Prime Minister Narendra Modi had carefully handpicked a trusted bureaucrat for launching his radical policy to abolish 86% of the cash from India's economy overnight. According to an international news agency, Hasmukh Adhia, the bureaucrat - little known outside the financial circle - was among five others who were sworn to utmost secrecy.
The report says that these handpicked men were also supported by a young team of researchers who worked in two rooms at the PM's residence.
PM Modi, the agency reports, has taken complete responsibility for the demonetisation move.
"I have done all the research and, if it fails, then I am to blame," PM Modi said in a Cabinet meeting held on 8 November, shortly before the announcement was made nation-wide, reports the agency.
According to the report, Adhia, a top finance ministry official was overseeing the campaign with support from the backroom team working from PM Modi's residence in New Delhi.
Adhia was the principal secretary to Narendra Modi from 2003-06 when he was chief minister of Gujarat, establishing a relationship of trust with his boss and introducing him to yoga, says the report.

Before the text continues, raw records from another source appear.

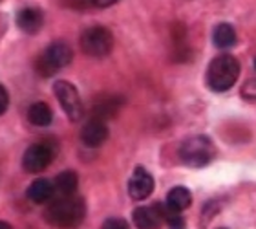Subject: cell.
Returning <instances> with one entry per match:
<instances>
[{
	"label": "cell",
	"mask_w": 256,
	"mask_h": 229,
	"mask_svg": "<svg viewBox=\"0 0 256 229\" xmlns=\"http://www.w3.org/2000/svg\"><path fill=\"white\" fill-rule=\"evenodd\" d=\"M86 216L84 200L79 196H62L60 200H55L46 209V220L48 224L59 229H75L82 224Z\"/></svg>",
	"instance_id": "obj_1"
},
{
	"label": "cell",
	"mask_w": 256,
	"mask_h": 229,
	"mask_svg": "<svg viewBox=\"0 0 256 229\" xmlns=\"http://www.w3.org/2000/svg\"><path fill=\"white\" fill-rule=\"evenodd\" d=\"M240 77V63L229 54L218 55L207 68V85L212 92H227Z\"/></svg>",
	"instance_id": "obj_2"
},
{
	"label": "cell",
	"mask_w": 256,
	"mask_h": 229,
	"mask_svg": "<svg viewBox=\"0 0 256 229\" xmlns=\"http://www.w3.org/2000/svg\"><path fill=\"white\" fill-rule=\"evenodd\" d=\"M216 147L207 136H190L180 145V158L188 167H205L214 160Z\"/></svg>",
	"instance_id": "obj_3"
},
{
	"label": "cell",
	"mask_w": 256,
	"mask_h": 229,
	"mask_svg": "<svg viewBox=\"0 0 256 229\" xmlns=\"http://www.w3.org/2000/svg\"><path fill=\"white\" fill-rule=\"evenodd\" d=\"M74 59V52L66 43H54L50 44L48 48L44 50V54L37 59L35 68H37L38 75L42 77H52L55 72H59L60 68L68 66Z\"/></svg>",
	"instance_id": "obj_4"
},
{
	"label": "cell",
	"mask_w": 256,
	"mask_h": 229,
	"mask_svg": "<svg viewBox=\"0 0 256 229\" xmlns=\"http://www.w3.org/2000/svg\"><path fill=\"white\" fill-rule=\"evenodd\" d=\"M114 48V35L104 26H92L80 35V50L88 57L102 59Z\"/></svg>",
	"instance_id": "obj_5"
},
{
	"label": "cell",
	"mask_w": 256,
	"mask_h": 229,
	"mask_svg": "<svg viewBox=\"0 0 256 229\" xmlns=\"http://www.w3.org/2000/svg\"><path fill=\"white\" fill-rule=\"evenodd\" d=\"M55 156V147L54 145L46 143H33L30 145L22 156V167L26 172H32V174H37V172H42L44 169H48L50 163L54 161Z\"/></svg>",
	"instance_id": "obj_6"
},
{
	"label": "cell",
	"mask_w": 256,
	"mask_h": 229,
	"mask_svg": "<svg viewBox=\"0 0 256 229\" xmlns=\"http://www.w3.org/2000/svg\"><path fill=\"white\" fill-rule=\"evenodd\" d=\"M54 92L55 97L59 99L62 110L72 121H79L80 117L84 116V108H82L79 92H77V88L72 83H68V81H57L54 85Z\"/></svg>",
	"instance_id": "obj_7"
},
{
	"label": "cell",
	"mask_w": 256,
	"mask_h": 229,
	"mask_svg": "<svg viewBox=\"0 0 256 229\" xmlns=\"http://www.w3.org/2000/svg\"><path fill=\"white\" fill-rule=\"evenodd\" d=\"M132 220L138 229H160L165 222V205L154 203L148 207H138L134 211Z\"/></svg>",
	"instance_id": "obj_8"
},
{
	"label": "cell",
	"mask_w": 256,
	"mask_h": 229,
	"mask_svg": "<svg viewBox=\"0 0 256 229\" xmlns=\"http://www.w3.org/2000/svg\"><path fill=\"white\" fill-rule=\"evenodd\" d=\"M152 191H154V178H152V174L143 167H138L134 171L130 181H128V194H130V198L141 202V200H146L152 194Z\"/></svg>",
	"instance_id": "obj_9"
},
{
	"label": "cell",
	"mask_w": 256,
	"mask_h": 229,
	"mask_svg": "<svg viewBox=\"0 0 256 229\" xmlns=\"http://www.w3.org/2000/svg\"><path fill=\"white\" fill-rule=\"evenodd\" d=\"M106 139H108L106 123L101 121V119H96V117H92L90 121L82 127V130H80V141H82L86 147H92V149L102 145Z\"/></svg>",
	"instance_id": "obj_10"
},
{
	"label": "cell",
	"mask_w": 256,
	"mask_h": 229,
	"mask_svg": "<svg viewBox=\"0 0 256 229\" xmlns=\"http://www.w3.org/2000/svg\"><path fill=\"white\" fill-rule=\"evenodd\" d=\"M44 17L42 13L35 8H26V10L18 11L16 15V26L20 28L24 33H37L42 28Z\"/></svg>",
	"instance_id": "obj_11"
},
{
	"label": "cell",
	"mask_w": 256,
	"mask_h": 229,
	"mask_svg": "<svg viewBox=\"0 0 256 229\" xmlns=\"http://www.w3.org/2000/svg\"><path fill=\"white\" fill-rule=\"evenodd\" d=\"M121 107H123V99H121V97H118V96L102 97L101 101H97L96 105H94V117H96V119H101V121L112 119V117L119 112Z\"/></svg>",
	"instance_id": "obj_12"
},
{
	"label": "cell",
	"mask_w": 256,
	"mask_h": 229,
	"mask_svg": "<svg viewBox=\"0 0 256 229\" xmlns=\"http://www.w3.org/2000/svg\"><path fill=\"white\" fill-rule=\"evenodd\" d=\"M190 203H192V194L187 187L178 185L166 194L165 205H166V209H170V211H174V213H182V211L188 209L190 207Z\"/></svg>",
	"instance_id": "obj_13"
},
{
	"label": "cell",
	"mask_w": 256,
	"mask_h": 229,
	"mask_svg": "<svg viewBox=\"0 0 256 229\" xmlns=\"http://www.w3.org/2000/svg\"><path fill=\"white\" fill-rule=\"evenodd\" d=\"M55 192V185L46 178H38L28 187V198L35 203H46L52 200Z\"/></svg>",
	"instance_id": "obj_14"
},
{
	"label": "cell",
	"mask_w": 256,
	"mask_h": 229,
	"mask_svg": "<svg viewBox=\"0 0 256 229\" xmlns=\"http://www.w3.org/2000/svg\"><path fill=\"white\" fill-rule=\"evenodd\" d=\"M212 43L216 48L220 50H229L236 44V32L234 28L227 24V22H222L214 28L212 32Z\"/></svg>",
	"instance_id": "obj_15"
},
{
	"label": "cell",
	"mask_w": 256,
	"mask_h": 229,
	"mask_svg": "<svg viewBox=\"0 0 256 229\" xmlns=\"http://www.w3.org/2000/svg\"><path fill=\"white\" fill-rule=\"evenodd\" d=\"M28 119L35 127H48L50 123L54 121V112H52V108L46 103L37 101L33 103L30 110H28Z\"/></svg>",
	"instance_id": "obj_16"
},
{
	"label": "cell",
	"mask_w": 256,
	"mask_h": 229,
	"mask_svg": "<svg viewBox=\"0 0 256 229\" xmlns=\"http://www.w3.org/2000/svg\"><path fill=\"white\" fill-rule=\"evenodd\" d=\"M55 191H59L62 196H74L77 187H79V178L74 171H64L55 178Z\"/></svg>",
	"instance_id": "obj_17"
},
{
	"label": "cell",
	"mask_w": 256,
	"mask_h": 229,
	"mask_svg": "<svg viewBox=\"0 0 256 229\" xmlns=\"http://www.w3.org/2000/svg\"><path fill=\"white\" fill-rule=\"evenodd\" d=\"M165 222L168 225V229H187L185 218L180 213H174L170 209H166V205H165Z\"/></svg>",
	"instance_id": "obj_18"
},
{
	"label": "cell",
	"mask_w": 256,
	"mask_h": 229,
	"mask_svg": "<svg viewBox=\"0 0 256 229\" xmlns=\"http://www.w3.org/2000/svg\"><path fill=\"white\" fill-rule=\"evenodd\" d=\"M102 229H130V225H128V222L123 218H108V220H104Z\"/></svg>",
	"instance_id": "obj_19"
},
{
	"label": "cell",
	"mask_w": 256,
	"mask_h": 229,
	"mask_svg": "<svg viewBox=\"0 0 256 229\" xmlns=\"http://www.w3.org/2000/svg\"><path fill=\"white\" fill-rule=\"evenodd\" d=\"M8 107H10V94H8L4 86L0 85V116L8 110Z\"/></svg>",
	"instance_id": "obj_20"
},
{
	"label": "cell",
	"mask_w": 256,
	"mask_h": 229,
	"mask_svg": "<svg viewBox=\"0 0 256 229\" xmlns=\"http://www.w3.org/2000/svg\"><path fill=\"white\" fill-rule=\"evenodd\" d=\"M86 6H94V8H110V6L118 4L119 0H82Z\"/></svg>",
	"instance_id": "obj_21"
},
{
	"label": "cell",
	"mask_w": 256,
	"mask_h": 229,
	"mask_svg": "<svg viewBox=\"0 0 256 229\" xmlns=\"http://www.w3.org/2000/svg\"><path fill=\"white\" fill-rule=\"evenodd\" d=\"M0 229H11V225L8 222H4V220H0Z\"/></svg>",
	"instance_id": "obj_22"
},
{
	"label": "cell",
	"mask_w": 256,
	"mask_h": 229,
	"mask_svg": "<svg viewBox=\"0 0 256 229\" xmlns=\"http://www.w3.org/2000/svg\"><path fill=\"white\" fill-rule=\"evenodd\" d=\"M254 68H256V59H254Z\"/></svg>",
	"instance_id": "obj_23"
},
{
	"label": "cell",
	"mask_w": 256,
	"mask_h": 229,
	"mask_svg": "<svg viewBox=\"0 0 256 229\" xmlns=\"http://www.w3.org/2000/svg\"><path fill=\"white\" fill-rule=\"evenodd\" d=\"M222 229H224V227H222Z\"/></svg>",
	"instance_id": "obj_24"
}]
</instances>
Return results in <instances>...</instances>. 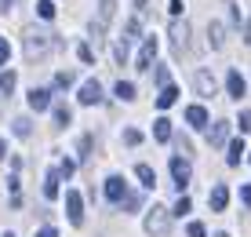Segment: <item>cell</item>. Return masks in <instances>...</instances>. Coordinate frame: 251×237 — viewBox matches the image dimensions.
Instances as JSON below:
<instances>
[{
    "mask_svg": "<svg viewBox=\"0 0 251 237\" xmlns=\"http://www.w3.org/2000/svg\"><path fill=\"white\" fill-rule=\"evenodd\" d=\"M189 208H193V205H189V197H182L175 208H171V215H189Z\"/></svg>",
    "mask_w": 251,
    "mask_h": 237,
    "instance_id": "cell-31",
    "label": "cell"
},
{
    "mask_svg": "<svg viewBox=\"0 0 251 237\" xmlns=\"http://www.w3.org/2000/svg\"><path fill=\"white\" fill-rule=\"evenodd\" d=\"M117 95H120V99H124V102H131V99H135V84L120 81V84H117Z\"/></svg>",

Immediately after PM Modi's 8 November address, Adhia tweeted: "This is the biggest and the boldest step by the Government for containing black money."
In April, State Bank of India said that demonetisation of large-denomination notes was possible and in May, Reserve Bank of India, the central bank, had said that it was making preparations for a new series of banknotes that were confirmed in August when it announced it had approved a design for a new 2,000 rupee note. The printing presses had only just started turning when the media finally started to run with the story in late October.
The report also says that initially the demonetisation move was suppose to be introduced around 18 November but after "a clear sign that it could get leaked," the move was announced on 8 November.